Task prompt - Your answer is the lines below, exactly, from the one that contains "surrounds the submarine" through the one that contains "Принцип развития (открытости)", both included.

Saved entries
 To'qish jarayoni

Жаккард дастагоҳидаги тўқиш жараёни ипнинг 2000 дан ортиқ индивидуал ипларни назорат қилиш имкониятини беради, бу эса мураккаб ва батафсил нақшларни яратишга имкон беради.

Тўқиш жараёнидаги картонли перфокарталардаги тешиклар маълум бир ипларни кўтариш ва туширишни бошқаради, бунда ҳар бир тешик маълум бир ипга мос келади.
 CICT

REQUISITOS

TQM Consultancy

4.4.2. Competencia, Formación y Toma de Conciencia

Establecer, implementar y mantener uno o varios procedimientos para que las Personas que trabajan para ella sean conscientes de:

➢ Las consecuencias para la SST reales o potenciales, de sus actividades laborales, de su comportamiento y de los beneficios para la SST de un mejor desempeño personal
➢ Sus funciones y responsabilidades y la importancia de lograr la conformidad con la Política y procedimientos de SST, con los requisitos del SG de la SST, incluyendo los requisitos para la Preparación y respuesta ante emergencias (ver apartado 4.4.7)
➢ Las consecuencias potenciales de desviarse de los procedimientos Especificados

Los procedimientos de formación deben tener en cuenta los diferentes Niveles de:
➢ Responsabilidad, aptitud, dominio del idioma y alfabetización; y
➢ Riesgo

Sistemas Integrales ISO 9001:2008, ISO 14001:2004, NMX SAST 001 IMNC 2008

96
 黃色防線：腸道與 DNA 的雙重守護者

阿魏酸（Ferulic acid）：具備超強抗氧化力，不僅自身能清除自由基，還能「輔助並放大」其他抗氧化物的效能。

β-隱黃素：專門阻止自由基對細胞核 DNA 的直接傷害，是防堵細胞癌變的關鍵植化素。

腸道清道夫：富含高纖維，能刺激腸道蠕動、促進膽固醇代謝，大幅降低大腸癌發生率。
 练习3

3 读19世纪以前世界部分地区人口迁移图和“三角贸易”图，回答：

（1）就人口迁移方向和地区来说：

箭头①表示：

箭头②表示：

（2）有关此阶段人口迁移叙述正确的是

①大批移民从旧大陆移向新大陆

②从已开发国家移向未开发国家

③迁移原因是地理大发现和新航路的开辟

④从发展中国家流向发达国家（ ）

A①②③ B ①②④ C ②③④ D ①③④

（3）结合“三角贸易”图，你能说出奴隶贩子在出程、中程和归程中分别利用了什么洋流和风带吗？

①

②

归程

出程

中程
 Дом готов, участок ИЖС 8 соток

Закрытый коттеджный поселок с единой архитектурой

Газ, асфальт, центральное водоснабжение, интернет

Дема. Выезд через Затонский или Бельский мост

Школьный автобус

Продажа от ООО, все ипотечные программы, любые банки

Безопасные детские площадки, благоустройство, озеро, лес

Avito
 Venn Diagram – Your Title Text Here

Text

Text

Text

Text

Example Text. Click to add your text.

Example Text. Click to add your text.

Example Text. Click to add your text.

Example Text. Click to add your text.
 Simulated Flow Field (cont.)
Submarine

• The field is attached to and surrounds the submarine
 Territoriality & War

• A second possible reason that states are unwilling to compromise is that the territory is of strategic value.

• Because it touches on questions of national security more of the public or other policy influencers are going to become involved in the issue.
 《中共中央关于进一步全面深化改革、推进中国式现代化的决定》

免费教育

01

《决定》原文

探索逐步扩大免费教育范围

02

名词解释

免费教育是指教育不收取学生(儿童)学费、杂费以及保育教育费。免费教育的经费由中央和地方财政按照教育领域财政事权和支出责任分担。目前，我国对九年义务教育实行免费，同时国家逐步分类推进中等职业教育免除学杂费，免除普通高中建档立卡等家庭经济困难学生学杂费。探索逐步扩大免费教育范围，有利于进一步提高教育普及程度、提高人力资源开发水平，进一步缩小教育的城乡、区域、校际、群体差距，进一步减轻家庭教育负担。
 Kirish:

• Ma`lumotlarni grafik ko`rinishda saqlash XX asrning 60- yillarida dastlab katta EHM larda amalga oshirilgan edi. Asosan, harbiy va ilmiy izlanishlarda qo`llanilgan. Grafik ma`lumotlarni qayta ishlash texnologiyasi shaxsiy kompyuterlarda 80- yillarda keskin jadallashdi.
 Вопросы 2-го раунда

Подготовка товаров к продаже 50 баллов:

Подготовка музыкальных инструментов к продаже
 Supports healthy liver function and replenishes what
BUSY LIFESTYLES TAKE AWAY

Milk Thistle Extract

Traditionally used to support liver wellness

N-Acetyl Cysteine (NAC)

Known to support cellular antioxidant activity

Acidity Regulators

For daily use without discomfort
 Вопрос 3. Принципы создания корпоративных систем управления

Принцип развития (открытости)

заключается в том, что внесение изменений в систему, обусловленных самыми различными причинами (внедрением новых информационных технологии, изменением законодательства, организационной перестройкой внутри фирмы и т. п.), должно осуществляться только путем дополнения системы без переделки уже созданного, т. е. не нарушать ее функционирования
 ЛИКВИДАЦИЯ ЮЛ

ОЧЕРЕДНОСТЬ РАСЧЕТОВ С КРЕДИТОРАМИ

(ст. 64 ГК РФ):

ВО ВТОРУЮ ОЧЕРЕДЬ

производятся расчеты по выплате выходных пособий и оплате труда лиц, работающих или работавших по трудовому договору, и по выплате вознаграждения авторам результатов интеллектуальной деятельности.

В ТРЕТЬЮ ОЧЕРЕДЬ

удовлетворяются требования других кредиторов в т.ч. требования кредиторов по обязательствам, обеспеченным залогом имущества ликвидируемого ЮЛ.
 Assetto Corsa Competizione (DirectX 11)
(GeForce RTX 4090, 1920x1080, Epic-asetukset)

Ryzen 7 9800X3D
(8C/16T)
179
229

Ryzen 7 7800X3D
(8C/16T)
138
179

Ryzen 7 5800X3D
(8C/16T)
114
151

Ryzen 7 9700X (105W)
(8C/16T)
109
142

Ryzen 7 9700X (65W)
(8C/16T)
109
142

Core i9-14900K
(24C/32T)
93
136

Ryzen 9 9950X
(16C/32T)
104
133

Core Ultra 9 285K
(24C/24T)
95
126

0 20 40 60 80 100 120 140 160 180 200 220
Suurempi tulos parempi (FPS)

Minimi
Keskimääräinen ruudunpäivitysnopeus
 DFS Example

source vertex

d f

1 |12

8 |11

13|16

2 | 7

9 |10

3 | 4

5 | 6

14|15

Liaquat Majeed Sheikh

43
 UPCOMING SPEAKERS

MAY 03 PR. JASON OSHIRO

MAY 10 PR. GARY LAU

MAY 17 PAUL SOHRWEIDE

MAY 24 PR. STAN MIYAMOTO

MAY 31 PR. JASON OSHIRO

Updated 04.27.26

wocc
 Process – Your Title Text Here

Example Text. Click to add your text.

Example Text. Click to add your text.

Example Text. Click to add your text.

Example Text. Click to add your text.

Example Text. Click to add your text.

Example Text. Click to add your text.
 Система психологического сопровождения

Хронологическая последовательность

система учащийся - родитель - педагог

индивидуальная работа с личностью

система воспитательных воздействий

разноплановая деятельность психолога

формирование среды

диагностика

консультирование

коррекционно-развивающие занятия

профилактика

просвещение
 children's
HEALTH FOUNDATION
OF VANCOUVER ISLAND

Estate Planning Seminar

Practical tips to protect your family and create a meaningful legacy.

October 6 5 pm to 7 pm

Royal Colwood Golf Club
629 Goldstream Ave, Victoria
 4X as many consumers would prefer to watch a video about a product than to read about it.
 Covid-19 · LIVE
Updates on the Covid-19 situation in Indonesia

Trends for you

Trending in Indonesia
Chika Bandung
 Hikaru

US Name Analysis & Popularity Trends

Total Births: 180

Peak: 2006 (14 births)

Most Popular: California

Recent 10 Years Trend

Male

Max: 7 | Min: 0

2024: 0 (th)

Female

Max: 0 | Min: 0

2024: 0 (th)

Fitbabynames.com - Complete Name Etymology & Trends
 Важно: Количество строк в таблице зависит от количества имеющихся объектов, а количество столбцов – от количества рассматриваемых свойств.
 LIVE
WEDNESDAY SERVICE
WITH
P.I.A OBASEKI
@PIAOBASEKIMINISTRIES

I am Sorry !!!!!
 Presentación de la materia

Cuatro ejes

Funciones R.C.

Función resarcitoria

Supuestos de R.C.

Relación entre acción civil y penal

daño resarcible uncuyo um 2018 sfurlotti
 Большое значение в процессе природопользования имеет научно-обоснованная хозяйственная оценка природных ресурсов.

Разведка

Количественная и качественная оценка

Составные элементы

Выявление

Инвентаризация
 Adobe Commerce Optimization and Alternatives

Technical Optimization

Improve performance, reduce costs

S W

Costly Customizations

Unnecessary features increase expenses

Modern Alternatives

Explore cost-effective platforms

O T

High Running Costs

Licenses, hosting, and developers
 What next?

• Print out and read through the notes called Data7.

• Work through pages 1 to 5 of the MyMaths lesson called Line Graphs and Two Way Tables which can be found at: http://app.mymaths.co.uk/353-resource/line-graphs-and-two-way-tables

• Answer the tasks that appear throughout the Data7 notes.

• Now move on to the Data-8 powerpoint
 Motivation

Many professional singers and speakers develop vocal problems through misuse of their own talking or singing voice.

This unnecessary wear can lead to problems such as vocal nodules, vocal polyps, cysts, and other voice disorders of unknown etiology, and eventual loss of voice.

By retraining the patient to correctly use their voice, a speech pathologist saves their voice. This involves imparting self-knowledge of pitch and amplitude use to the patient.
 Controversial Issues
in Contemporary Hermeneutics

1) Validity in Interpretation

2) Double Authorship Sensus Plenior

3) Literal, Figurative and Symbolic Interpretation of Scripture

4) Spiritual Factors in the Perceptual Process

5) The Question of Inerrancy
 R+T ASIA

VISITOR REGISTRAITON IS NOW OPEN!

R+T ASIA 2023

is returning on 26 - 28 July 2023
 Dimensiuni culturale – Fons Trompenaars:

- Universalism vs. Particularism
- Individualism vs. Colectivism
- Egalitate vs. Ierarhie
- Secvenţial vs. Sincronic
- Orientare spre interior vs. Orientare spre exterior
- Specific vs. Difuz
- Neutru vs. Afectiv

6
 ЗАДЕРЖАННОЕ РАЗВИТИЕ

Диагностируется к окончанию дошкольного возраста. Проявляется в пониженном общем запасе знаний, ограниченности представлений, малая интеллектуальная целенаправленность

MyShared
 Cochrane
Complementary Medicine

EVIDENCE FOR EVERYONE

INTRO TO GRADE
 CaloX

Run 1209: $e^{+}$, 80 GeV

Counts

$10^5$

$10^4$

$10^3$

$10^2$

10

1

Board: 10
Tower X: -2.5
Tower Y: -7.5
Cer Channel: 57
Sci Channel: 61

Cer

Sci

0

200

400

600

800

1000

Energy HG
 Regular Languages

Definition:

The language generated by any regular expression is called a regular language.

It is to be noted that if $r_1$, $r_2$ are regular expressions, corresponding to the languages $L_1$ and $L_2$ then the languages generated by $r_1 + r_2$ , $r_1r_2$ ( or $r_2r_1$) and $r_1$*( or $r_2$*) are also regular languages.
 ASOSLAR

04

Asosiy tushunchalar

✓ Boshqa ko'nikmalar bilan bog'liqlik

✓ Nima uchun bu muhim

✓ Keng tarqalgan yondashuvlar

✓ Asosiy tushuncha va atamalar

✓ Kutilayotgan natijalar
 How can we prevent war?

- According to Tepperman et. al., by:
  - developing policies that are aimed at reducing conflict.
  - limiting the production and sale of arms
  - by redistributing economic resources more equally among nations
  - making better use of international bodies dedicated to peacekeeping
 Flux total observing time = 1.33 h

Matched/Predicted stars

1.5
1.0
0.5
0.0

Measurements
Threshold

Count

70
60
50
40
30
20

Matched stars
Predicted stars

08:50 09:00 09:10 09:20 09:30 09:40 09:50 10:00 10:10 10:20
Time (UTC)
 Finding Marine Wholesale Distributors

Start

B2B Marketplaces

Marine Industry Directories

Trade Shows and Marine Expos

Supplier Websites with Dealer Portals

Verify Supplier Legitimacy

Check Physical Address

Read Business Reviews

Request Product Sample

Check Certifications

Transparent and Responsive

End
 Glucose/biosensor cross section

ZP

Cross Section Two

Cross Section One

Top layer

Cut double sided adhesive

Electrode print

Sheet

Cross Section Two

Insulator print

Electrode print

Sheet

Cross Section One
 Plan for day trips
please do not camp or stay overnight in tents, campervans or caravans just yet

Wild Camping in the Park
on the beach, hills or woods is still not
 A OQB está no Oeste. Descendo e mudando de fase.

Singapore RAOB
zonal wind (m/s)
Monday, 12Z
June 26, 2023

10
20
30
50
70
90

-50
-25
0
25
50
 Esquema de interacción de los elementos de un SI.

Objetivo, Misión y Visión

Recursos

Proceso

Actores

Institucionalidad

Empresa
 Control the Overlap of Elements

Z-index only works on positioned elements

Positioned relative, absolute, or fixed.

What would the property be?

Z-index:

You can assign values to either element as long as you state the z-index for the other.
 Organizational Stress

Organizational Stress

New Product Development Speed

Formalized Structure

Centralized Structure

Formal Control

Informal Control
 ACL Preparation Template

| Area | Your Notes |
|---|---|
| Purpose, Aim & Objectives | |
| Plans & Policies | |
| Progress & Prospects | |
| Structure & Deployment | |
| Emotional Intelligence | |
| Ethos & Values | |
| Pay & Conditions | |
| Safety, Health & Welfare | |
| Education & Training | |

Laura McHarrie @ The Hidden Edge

Answer to this problem -
• The field is attached to and surrounds the submarine
 Territoriality & War

• A second possible reason that states are unwilling to compromise is that the territory is of strategic value.

• Because it touches on questions of national security more of the public or other policy influencers are going to become involved in the issue.
 《中共中央关于进一步全面深化改革、推进中国式现代化的决定》

免费教育

01

《决定》原文

探索逐步扩大免费教育范围

02

名词解释

免费教育是指教育不收取学生(儿童)学费、杂费以及保育教育费。免费教育的经费由中央和地方财政按照教育领域财政事权和支出责任分担。目前，我国对九年义务教育实行免费，同时国家逐步分类推进中等职业教育免除学杂费，免除普通高中建档立卡等家庭经济困难学生学杂费。探索逐步扩大免费教育范围，有利于进一步提高教育普及程度、提高人力资源开发水平，进一步缩小教育的城乡、区域、校际、群体差距，进一步减轻家庭教育负担。
 Kirish:

• Ma`lumotlarni grafik ko`rinishda saqlash XX asrning 60- yillarida dastlab katta EHM larda amalga oshirilgan edi. Asosan, harbiy va ilmiy izlanishlarda qo`llanilgan. Grafik ma`lumotlarni qayta ishlash texnologiyasi shaxsiy kompyuterlarda 80- yillarda keskin jadallashdi.
 Вопросы 2-го раунда

Подготовка товаров к продаже 50 баллов:

Подготовка музыкальных инструментов к продаже
 Supports healthy liver function and replenishes what
BUSY LIFESTYLES TAKE AWAY

Milk Thistle Extract

Traditionally used to support liver wellness

N-Acetyl Cysteine (NAC)

Known to support cellular antioxidant activity

Acidity Regulators

For daily use without discomfort
 Вопрос 3. Принципы создания корпоративных систем управления

Принцип развития (открытости)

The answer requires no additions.